Figure 1 Potential role of the bacterial microbiota in the pathogenesis of COPD.
Future research directions
There are presently no longitudinal data on the microbiota in COPD. Further, human studies have been hampered by their inability to explain the large variation in bacterial communities between individual samples and across subjects. Although molecular techniques have identified a novel lung microbiota in COPD, there is little information on whether alterations in the lung microbiota induce changes in the host inflammatory response. Future studies will need to address how the COPD lung microbiota affects innate and adaptive immunity and in turn drives the formation of tertiary lymphoid follicles. Although there is strong evidence that chronic prophylactic treatment with azithromycin reduces the risk of exacerbation in COPD, it is not certain whether this effect is due to the drug’s antimicrobial or anti-inflammatory properties.

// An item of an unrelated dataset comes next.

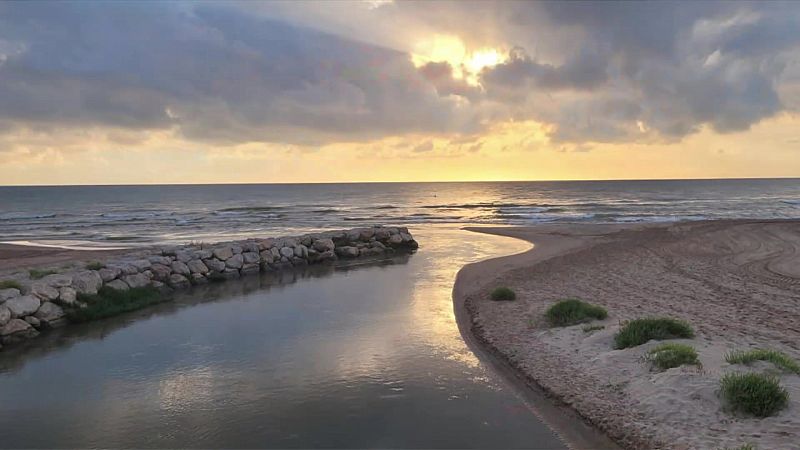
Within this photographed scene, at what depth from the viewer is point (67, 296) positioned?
1311 centimetres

Although studies of the bacterial microbiota in mice have yielded some fascinating and interesting data, their transferability to humans is not certain. At the moment, one potential role for the bacterial microbiota in the lung may be as a biomarker for worsening disease. The one generally consistent observation across the studies of the COPD microbiome is a loss of bacterial diversity with increasing severity of disease. However, the clinical relevance of this observation is not known. Despite these and other limitations, the success of studies of the gut microbiota in effecting new therapies for GI conditions such as pseudomembranous colitis provide hope that well designed and executed lung microbiota studies in humans and animals can generate new knowledge that can be translated into novel therapies and thereby reduce the growing worldwide burden of COPD.
The authors report no conflicts of interest in this work.